Problems with Data
Module Description
Course | Module Abbreviation | Credit Points |
---|---|---|
BA-2010[100%|75%] | CS-CL | 6 LP |
BA-2010[50%] | BS-CL | 6 LP |
BA-2010[25%] | BS-AC, BS-FL | 4 LP |
BA-2010 | AS-CL | 8 LP |
Master | SS-CL-TAC | 8 LP |
Lecturer | Katja Markert |
Module Type |
|
Language | English |
First Session | 16.04.2025 |
Time and Place | We. 10:15-11:45, INF 327 / SR 6 Th. 10:15-11:45, INF 327 / SR 4 |
Commitment Period | tbd. |
Prerequisite for Participation
Participants
All advanced Bachelor students and all Master students. Students from Computer Science, Mathematics or Scientific computing with Anwendungsgebiet Computational Linguistics are welcome.
Assessment
- Active Participation, including leading discussions, contributing to discussions, demonstrating solutions to exercises in class. Therefore there is an attendance requirement for exercise and discussion sessions. There is no attendance requirement for lecture sessions.
- 4-5 Exercises
- Presentation
- Written Exam
Active participation and passing the exercises is a prerequisite for exam participation. The mark will be a weighted average of the presentation mark and the exam mark. Students that do the module as a Hauptseminar will get a more complex presentation topic and a somewhat harder and/or longer exam (and potentially exercise sheets).
Content
In this seminar we will look at various problems that arise with training and test data in NLP. We will look at common pitfalls, why you cannot necessarily believe state-of-the-art results and how to stress test both your data and your systems. The course includes both data construction and investigation methods as well as methods for identifying data problems. It will go beyond standard practices that you all know such as training/test splits, significance test etc. or tackle problems which are not necessarily statistical.
In particular, we will include or select from the following topics:
- Data Sampling, including methods for sampling, analysis of sample sizes and power, use of opportunistic and silver data.

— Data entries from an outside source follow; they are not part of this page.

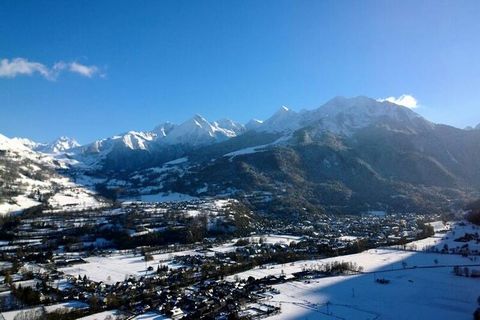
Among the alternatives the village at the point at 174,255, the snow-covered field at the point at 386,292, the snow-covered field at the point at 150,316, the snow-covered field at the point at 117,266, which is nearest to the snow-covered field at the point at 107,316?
the village at the point at 174,255

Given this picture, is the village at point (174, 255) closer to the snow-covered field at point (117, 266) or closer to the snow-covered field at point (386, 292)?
the snow-covered field at point (117, 266)

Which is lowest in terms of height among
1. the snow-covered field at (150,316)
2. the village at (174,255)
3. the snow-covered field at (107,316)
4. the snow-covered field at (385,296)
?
the snow-covered field at (385,296)

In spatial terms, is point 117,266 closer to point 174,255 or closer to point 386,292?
point 174,255

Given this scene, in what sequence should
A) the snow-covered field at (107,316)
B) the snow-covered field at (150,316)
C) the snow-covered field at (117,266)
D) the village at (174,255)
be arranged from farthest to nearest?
the snow-covered field at (117,266), the village at (174,255), the snow-covered field at (107,316), the snow-covered field at (150,316)

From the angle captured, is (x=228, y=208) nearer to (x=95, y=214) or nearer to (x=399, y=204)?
(x=95, y=214)

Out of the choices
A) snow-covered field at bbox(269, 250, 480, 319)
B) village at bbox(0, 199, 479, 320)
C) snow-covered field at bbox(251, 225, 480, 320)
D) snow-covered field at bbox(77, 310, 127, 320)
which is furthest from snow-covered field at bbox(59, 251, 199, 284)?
snow-covered field at bbox(269, 250, 480, 319)

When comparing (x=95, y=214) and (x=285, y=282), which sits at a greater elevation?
(x=95, y=214)

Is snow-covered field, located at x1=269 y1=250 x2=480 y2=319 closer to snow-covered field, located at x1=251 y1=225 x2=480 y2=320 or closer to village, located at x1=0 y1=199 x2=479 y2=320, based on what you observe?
snow-covered field, located at x1=251 y1=225 x2=480 y2=320

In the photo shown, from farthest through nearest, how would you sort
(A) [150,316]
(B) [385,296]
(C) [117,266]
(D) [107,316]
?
(C) [117,266]
(B) [385,296]
(D) [107,316]
(A) [150,316]

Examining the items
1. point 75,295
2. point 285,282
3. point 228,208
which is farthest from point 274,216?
point 75,295

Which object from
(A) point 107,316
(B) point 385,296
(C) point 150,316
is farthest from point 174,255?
(B) point 385,296

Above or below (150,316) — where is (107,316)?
above
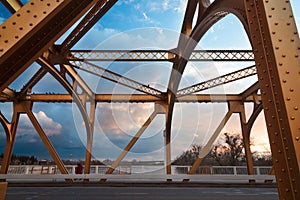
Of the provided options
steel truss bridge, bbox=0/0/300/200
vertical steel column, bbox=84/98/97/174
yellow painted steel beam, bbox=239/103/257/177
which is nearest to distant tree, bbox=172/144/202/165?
steel truss bridge, bbox=0/0/300/200

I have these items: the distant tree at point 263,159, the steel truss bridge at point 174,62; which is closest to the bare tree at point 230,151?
the distant tree at point 263,159

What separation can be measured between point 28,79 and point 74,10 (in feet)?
46.6

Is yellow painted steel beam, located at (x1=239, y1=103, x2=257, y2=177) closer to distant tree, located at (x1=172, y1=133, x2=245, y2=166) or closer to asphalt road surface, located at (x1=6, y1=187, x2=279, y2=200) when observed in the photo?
asphalt road surface, located at (x1=6, y1=187, x2=279, y2=200)

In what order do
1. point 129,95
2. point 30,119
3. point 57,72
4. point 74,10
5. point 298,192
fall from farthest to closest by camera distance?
point 129,95 < point 30,119 < point 57,72 < point 74,10 < point 298,192

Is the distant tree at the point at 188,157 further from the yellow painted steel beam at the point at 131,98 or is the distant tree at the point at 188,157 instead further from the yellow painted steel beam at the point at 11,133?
the yellow painted steel beam at the point at 11,133

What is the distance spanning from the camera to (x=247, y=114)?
18.1 metres

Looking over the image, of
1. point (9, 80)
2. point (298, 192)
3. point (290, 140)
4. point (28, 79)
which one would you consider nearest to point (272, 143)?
point (290, 140)

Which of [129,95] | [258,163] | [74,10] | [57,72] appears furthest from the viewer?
[258,163]

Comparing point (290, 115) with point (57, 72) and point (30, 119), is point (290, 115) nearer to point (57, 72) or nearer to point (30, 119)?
point (57, 72)

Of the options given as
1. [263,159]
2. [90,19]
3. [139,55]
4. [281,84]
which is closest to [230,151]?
[263,159]

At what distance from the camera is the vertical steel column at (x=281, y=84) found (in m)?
1.88

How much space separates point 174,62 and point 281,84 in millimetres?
11139

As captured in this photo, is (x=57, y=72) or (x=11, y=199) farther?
(x=57, y=72)

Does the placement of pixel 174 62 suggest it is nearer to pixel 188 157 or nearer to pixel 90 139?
pixel 90 139
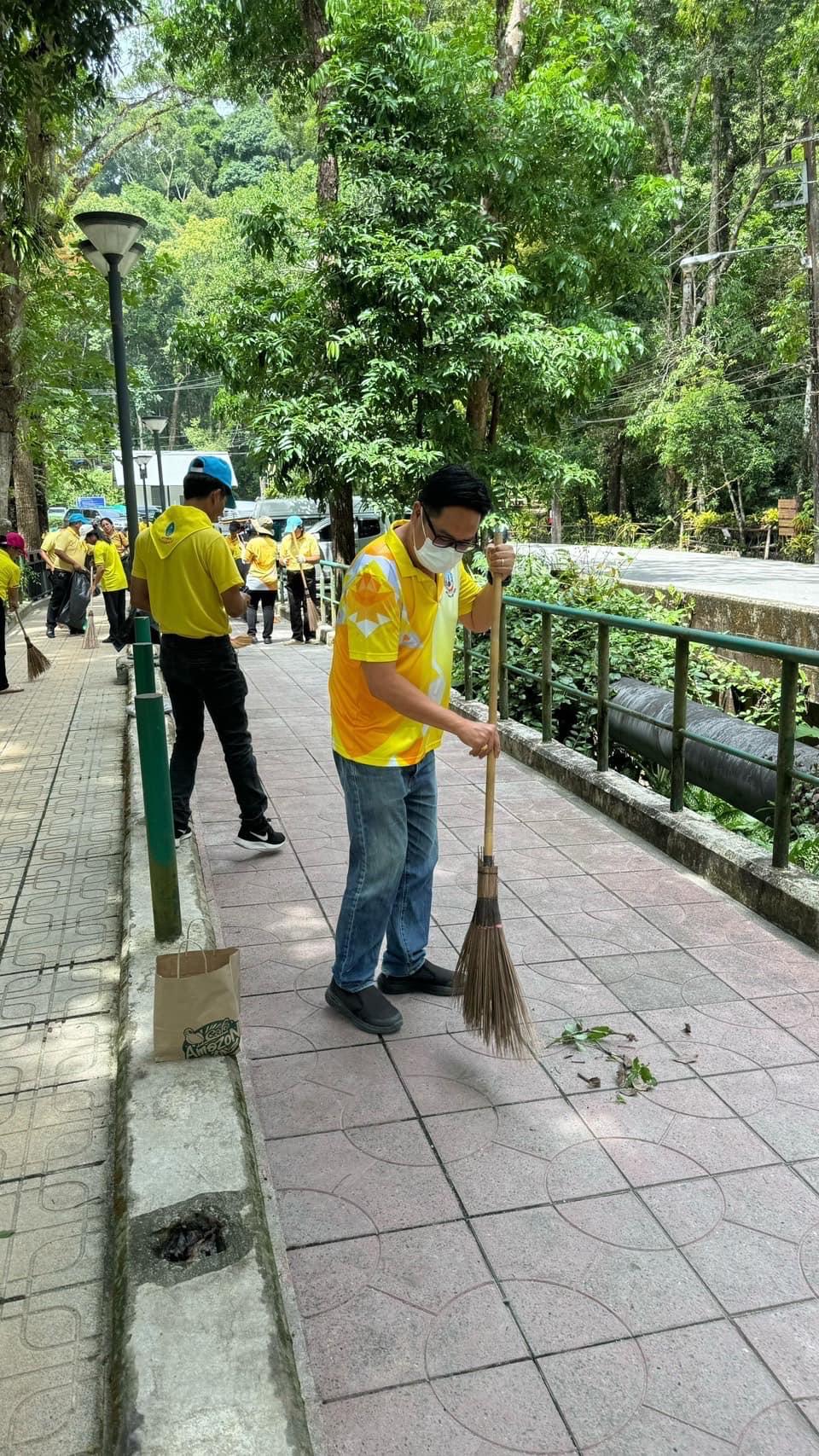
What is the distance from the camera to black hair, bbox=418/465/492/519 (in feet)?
8.95

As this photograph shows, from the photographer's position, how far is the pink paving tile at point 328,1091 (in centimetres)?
271

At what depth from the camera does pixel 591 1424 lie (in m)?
1.83

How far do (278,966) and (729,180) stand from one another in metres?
31.1

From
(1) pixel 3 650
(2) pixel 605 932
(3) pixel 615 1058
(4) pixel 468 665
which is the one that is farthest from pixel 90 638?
(3) pixel 615 1058

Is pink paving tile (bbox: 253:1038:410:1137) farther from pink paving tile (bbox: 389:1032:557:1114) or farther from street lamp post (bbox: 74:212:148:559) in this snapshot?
street lamp post (bbox: 74:212:148:559)

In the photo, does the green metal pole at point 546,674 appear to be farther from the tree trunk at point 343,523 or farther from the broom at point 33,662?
the broom at point 33,662

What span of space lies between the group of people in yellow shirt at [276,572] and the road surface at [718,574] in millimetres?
2929

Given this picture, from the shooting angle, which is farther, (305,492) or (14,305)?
(14,305)

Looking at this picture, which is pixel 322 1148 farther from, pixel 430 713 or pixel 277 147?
pixel 277 147

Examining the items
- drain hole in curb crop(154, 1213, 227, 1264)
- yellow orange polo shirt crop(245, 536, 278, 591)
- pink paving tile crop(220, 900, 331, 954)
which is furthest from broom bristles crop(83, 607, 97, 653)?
drain hole in curb crop(154, 1213, 227, 1264)

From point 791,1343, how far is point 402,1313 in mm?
746

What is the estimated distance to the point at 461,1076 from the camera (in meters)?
2.92

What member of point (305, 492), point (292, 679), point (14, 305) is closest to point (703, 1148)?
point (292, 679)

- Pretraining Data for LLMs: toxicity, data contamination, deduplication, methods to examine pretraining data
- Data Annotation for supervised finetuning: annotation methods (expert annotation, crowd-sourcing, LLM annotation etc.), measures for inter-annotator agreement,impact of item order on annotation, impact of annotator bias, learning with annotation disagreement or noise
- Data bias and data artefacts: stress tests, adversarial data, challenge datasets, Clever Hans phenomena, counterfactual datasets
- Synthetic data and data such as OpenThoughts for reinforcement learning for reasoning
Examples will mainly come from the realm of natural language inference, reasoning and maths, summarization, sentiment and hate speech, large language modelling
The course is suitable for advanced bachelor students (at least after Orientierungspruefung, better 3rd semester onwards) and all Master students. It is both suitable for primary linguistic interests as well as ML/algorithm interest.
The course will in the first part be structured as lecture with exercise classes and the second part will also include student presentations.
Schedule
Datum | Sitzung | Materialien |
Literature
To be announced in first week of term.